Nothing in the records may be altered. Repeat them in full.

------------------------------------------------

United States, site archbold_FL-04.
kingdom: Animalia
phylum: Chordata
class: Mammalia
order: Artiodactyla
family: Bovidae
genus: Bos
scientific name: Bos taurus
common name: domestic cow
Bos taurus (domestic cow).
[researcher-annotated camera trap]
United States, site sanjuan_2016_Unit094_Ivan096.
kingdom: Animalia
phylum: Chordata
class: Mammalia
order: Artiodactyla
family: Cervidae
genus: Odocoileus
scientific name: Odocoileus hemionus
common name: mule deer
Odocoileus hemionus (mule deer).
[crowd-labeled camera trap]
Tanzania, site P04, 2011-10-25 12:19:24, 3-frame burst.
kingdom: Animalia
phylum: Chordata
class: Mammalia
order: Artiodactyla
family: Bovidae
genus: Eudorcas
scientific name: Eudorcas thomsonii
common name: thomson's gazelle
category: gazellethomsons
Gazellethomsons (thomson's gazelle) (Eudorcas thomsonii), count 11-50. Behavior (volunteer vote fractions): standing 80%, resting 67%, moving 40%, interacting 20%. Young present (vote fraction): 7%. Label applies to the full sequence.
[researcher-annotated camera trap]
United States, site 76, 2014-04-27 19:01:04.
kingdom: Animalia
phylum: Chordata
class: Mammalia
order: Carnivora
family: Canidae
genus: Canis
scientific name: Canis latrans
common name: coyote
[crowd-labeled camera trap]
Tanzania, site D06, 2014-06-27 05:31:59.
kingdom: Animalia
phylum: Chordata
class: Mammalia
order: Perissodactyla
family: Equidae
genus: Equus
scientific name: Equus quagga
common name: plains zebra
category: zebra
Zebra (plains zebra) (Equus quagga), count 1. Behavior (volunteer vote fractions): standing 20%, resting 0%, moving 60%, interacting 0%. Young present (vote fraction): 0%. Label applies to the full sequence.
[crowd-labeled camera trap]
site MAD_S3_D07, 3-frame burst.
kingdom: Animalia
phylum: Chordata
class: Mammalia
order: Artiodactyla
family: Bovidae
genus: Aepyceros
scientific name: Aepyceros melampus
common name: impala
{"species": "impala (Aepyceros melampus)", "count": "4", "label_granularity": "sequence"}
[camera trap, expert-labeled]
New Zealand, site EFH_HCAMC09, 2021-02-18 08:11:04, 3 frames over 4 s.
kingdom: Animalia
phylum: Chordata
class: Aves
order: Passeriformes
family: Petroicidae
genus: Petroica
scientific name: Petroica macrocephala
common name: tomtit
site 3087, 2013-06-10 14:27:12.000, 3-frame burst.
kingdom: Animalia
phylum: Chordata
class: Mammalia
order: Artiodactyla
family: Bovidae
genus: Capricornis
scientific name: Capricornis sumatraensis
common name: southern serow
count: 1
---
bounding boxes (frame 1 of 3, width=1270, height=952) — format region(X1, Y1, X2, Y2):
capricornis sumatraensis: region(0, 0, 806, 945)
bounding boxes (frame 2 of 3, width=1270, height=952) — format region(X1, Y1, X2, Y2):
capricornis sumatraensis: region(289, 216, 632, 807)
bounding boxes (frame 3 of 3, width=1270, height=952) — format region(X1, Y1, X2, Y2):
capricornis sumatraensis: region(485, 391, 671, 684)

------------------------------------------------

[Expected answer]
United States, site archbold_FL-04.
kingdom: Animalia
phylum: Chordata
class: Mammalia
order: Artiodactyla
family: Bovidae
genus: Bos
scientific name: Bos taurus
common name: domestic cow
Bos taurus (domestic cow).
[researcher-annotated camera trap]
United States, site sanjuan_2016_Unit094_Ivan096.
kingdom: Animalia
phylum: Chordata
class: Mammalia
order: Artiodactyla
family: Cervidae
genus: Odocoileus
scientific name: Odocoileus hemionus
common name: mule deer
Odocoileus hemionus (mule deer).
[crowd-labeled camera trap]
Tanzania, site P04, 2011-10-25 12:19:24, 3-frame burst.
kingdom: Animalia
phylum: Chordata
class: Mammalia
order: Artiodactyla
family: Bovidae
genus: Eudorcas
scientific name: Eudorcas thomsonii
common name: thomson's gazelle
category: gazellethomsons
Gazellethomsons (thomson's gazelle) (Eudorcas thomsonii), count 11-50. Behavior (volunteer vote fractions): standing 80%, resting 67%, moving 40%, interacting 20%. Young present (vote fraction): 7%. Label applies to the full sequence.
[researcher-annotated camera trap]
United States, site 76, 2014-04-27 19:01:04.
kingdom: Animalia
phylum: Chordata
class: Mammalia
order: Carnivora
family: Canidae
genus: Canis
scientific name: Canis latrans
common name: coyote
[crowd-labeled camera trap]
Tanzania, site D06, 2014-06-27 05:31:59.
kingdom: Animalia
phylum: Chordata
class: Mammalia
order: Perissodactyla
family: Equidae
genus: Equus
scientific name: Equus quagga
common name: plains zebra
category: zebra
Zebra (plains zebra) (Equus quagga), count 1. Behavior (volunteer vote fractions): standing 20%, resting 0%, moving 60%, interacting 0%. Young present (vote fraction): 0%. Label applies to the full sequence.
[crowd-labeled camera trap]
site MAD_S3_D07, 3-frame burst.
kingdom: Animalia
phylum: Chordata
class: Mammalia
order: Artiodactyla
family: Bovidae
genus: Aepyceros
scientific name: Aepyceros melampus
common name: impala
{"species": "impala (Aepyceros melampus)", "count": "4", "label_granularity": "sequence"}
[camera trap, expert-labeled]
New Zealand, site EFH_HCAMC09, 2021-02-18 08:11:04, 3 frames over 4 s.
kingdom: Animalia
phylum: Chordata
class: Aves
order: Passeriformes
family: Petroicidae
genus: Petroica
scientific name: Petroica macrocephala
common name: tomtit
site 3087, 2013-06-10 14:27:12.000, 3-frame burst.
kingdom: Animalia
phylum: Chordata
class: Mammalia
order: Artiodactyla
family: Bovidae
genus: Capricornis
scientific name: Capricornis sumatraensis
common name: southern serow
count: 1
---
bounding boxes (frame 1 of 3, width=1270, height=952) — format region(X1, Y1, X2, Y2):
capricornis sumatraensis: region(0, 0, 806, 945)
bounding boxes (frame 2 of 3, width=1270, height=952) — format region(X1, Y1, X2, Y2):
capricornis sumatraensis: region(289, 216, 632, 807)
bounding boxes (frame 3 of 3, width=1270, height=952) — format region(X1, Y1, X2, Y2):
capricornis sumatraensis: region(485, 391, 671, 684)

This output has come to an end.